___ TEXTE EXTRAIT ___

La saison des pêches d’étangs a débuté en Brenne depuis le mois d’octobre et ce lundi, c’était au tour de la Gabrière d’être pêchée suivant des gestes ancestraux qui perdurent malgré les difficultés rencontrés par ce secteur.
Le jour se lève doucement sur les paysages de la Brenne et une poignée d’hommes ont déjà les cuissardes dans l’étang. Large filet installé en arc de cercle, « filanche », une forme d’épuisette traditionnelle, à la main, ils se relayent pour attraper les poissons retenus captifs. Gardons, tanches, brochets, sandres, perches et surtout la fameuse carpe de Brenne sont sur la liste des espèces à prendre. Ce lundi, dès 8 h, une trentaine de personnes se sont données rendez-vous à l’étang de la Gabrière pour le pêcher.
Depuis un mois, il était doucement et régulièrement vidé pour assurer un niveau d’eau suffisamment bas pour la capture, mais pas trop au risque de blesser ou tuer les futures prises. Depuis des décennies, des siècles, la chaine est la même : capture, tri et pesée. Les gestes sont instinctifs et la journée se déroule à mesure que les mailles des filets se resserrent. Petit à petit, les poissons finissent dans les bacs oxygénés des camions du pisciculteur. Gilles et Solange Debeauvais, les propriétaires de la Gabrière, ont confié son exploitation à l’entreprise Couturier. En Brenne, en tout, ils sont huit exploitants piscicoles à se partager l’activité. « Pour nous, c’est un temps fort. On a commencé les pêches depuis un mois, mais la Gabrière est le plus grand étang que l’on pêche », note Julien Darreau, gérant de Pisciculture Couturier. En effet, le plan d’eau est l’un des plus vastes du territoire, 120 hectares, et des plus vieux, façonné au XIIIème siècle. La Brenne compte environ 4 000 étangs, 8 800 hectares d’eau. « En tout, on ferra 150 étangs. Les carpes seront ensuite stockées pour être principalement revendues, en fonction de leurs besoins, à l’atelier de transformation Fish Brenne. Les gardons et les carnassiers serviront pour l’empoissonnement et la pêche de loisirs. »

___ DONNÉES FOURNIES ___

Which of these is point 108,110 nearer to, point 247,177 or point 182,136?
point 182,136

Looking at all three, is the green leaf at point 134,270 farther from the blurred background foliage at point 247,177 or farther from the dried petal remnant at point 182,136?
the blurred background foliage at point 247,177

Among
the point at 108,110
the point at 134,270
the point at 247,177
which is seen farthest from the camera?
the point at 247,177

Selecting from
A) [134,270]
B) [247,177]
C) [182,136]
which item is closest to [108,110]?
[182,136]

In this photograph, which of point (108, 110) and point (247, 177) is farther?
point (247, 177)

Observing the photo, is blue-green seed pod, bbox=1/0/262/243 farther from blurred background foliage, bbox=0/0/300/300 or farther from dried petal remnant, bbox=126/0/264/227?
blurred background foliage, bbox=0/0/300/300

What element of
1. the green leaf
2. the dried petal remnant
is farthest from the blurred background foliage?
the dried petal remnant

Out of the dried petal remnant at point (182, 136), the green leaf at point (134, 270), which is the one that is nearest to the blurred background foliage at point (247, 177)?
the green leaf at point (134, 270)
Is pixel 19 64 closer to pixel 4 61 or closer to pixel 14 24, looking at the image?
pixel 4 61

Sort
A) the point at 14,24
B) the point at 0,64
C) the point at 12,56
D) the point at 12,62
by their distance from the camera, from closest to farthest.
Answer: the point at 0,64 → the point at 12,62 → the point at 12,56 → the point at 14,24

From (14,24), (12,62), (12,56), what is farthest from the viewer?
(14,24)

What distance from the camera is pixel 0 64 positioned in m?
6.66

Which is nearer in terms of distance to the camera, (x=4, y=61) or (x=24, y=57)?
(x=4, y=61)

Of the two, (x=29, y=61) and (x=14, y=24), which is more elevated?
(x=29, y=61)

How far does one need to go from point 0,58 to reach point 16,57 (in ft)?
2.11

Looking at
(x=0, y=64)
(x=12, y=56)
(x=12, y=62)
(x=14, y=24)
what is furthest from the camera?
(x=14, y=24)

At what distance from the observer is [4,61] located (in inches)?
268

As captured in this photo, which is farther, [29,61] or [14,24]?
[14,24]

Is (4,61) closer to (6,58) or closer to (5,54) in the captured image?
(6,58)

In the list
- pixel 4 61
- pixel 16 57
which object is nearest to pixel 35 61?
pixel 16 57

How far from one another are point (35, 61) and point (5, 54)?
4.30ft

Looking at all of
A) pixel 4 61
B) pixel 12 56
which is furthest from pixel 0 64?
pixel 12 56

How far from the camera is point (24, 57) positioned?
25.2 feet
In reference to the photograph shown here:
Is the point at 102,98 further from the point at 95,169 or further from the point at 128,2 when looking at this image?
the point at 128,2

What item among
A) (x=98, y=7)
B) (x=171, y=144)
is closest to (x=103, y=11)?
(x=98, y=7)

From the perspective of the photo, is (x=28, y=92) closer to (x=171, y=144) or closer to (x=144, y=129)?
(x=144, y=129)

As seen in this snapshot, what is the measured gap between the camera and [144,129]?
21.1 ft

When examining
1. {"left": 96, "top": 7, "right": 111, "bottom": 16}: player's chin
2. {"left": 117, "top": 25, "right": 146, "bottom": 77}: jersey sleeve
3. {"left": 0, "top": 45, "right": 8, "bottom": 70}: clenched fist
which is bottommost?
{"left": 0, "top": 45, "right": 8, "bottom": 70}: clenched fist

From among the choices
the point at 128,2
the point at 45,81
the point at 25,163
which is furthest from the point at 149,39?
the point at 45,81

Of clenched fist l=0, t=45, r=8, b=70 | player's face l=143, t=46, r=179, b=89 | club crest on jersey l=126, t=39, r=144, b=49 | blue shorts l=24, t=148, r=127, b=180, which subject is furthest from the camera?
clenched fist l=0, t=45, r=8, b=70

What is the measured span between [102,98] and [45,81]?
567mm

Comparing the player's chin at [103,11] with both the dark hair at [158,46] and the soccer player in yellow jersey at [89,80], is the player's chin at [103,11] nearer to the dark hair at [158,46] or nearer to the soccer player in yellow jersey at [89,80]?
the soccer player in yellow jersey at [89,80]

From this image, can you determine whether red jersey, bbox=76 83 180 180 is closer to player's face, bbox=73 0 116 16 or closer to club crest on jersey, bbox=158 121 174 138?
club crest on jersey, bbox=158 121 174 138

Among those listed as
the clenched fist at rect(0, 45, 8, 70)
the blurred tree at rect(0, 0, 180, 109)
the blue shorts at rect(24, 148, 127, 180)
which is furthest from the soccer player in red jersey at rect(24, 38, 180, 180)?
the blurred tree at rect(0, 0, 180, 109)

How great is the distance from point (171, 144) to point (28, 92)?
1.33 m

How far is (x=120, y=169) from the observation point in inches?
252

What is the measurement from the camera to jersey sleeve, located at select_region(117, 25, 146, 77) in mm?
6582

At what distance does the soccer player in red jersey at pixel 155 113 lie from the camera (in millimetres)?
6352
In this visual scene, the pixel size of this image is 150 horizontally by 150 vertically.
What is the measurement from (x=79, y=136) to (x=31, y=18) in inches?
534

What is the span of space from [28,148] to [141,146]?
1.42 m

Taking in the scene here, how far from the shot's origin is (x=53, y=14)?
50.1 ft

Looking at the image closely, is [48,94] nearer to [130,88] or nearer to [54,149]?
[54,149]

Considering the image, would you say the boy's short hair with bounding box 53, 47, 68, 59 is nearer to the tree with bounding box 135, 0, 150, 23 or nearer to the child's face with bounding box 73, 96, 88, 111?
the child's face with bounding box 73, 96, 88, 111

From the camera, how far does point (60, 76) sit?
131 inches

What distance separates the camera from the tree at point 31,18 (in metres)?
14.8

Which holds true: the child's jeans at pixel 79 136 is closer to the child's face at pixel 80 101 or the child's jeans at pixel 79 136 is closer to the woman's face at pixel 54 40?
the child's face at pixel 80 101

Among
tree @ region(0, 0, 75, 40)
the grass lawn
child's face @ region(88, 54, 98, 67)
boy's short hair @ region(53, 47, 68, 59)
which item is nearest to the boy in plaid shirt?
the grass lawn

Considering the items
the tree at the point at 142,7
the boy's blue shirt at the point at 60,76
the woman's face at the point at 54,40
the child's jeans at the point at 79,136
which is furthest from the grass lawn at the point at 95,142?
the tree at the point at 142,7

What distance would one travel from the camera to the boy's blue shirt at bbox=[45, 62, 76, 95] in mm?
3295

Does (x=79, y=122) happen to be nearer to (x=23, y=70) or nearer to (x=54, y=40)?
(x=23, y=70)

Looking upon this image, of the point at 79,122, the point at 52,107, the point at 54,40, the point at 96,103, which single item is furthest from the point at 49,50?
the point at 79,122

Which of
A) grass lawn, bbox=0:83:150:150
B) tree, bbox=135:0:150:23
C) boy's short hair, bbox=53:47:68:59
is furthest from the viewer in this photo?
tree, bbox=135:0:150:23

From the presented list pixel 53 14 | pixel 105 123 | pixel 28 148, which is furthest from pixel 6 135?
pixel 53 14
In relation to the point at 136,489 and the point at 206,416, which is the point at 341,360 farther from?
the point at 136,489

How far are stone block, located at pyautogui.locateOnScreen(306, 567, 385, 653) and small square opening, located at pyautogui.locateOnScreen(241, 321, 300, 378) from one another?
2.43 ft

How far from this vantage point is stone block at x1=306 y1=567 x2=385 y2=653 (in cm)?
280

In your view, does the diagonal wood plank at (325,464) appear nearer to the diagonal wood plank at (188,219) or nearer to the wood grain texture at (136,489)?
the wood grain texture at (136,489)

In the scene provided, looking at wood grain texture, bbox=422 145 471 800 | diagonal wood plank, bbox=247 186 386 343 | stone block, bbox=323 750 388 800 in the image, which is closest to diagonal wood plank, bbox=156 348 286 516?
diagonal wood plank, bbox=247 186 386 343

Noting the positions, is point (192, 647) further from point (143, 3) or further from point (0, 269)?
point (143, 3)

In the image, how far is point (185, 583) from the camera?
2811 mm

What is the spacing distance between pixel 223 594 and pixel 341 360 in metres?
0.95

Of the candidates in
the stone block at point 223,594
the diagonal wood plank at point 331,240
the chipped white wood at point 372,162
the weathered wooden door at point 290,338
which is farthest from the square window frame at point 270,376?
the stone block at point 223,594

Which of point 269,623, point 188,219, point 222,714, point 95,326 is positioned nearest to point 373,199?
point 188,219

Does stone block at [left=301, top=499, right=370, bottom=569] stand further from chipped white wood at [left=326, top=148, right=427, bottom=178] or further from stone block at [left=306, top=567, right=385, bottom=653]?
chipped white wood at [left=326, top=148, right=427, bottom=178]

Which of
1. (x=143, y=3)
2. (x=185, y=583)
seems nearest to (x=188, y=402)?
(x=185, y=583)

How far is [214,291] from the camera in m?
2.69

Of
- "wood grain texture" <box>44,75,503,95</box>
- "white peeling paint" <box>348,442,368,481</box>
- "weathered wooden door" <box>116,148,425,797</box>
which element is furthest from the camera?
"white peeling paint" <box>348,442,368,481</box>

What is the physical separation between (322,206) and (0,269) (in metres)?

___

**ÉNONCÉ DU PROBLÈME:**
Citez mot pour mot le passage du texte sur la pêche des étangs en Brenne qui va de « La saison des » jusqu'à « par ce secteur. ».

**SOLUTION PROPOSÉE:**
La saison des pêches d’étangs a débuté en Brenne depuis le mois d’octobre et ce lundi, c’était au tour de la Gabrière d’être pêchée suivant des gestes ancestraux qui perdurent malgré les difficultés rencontrés par ce secteur.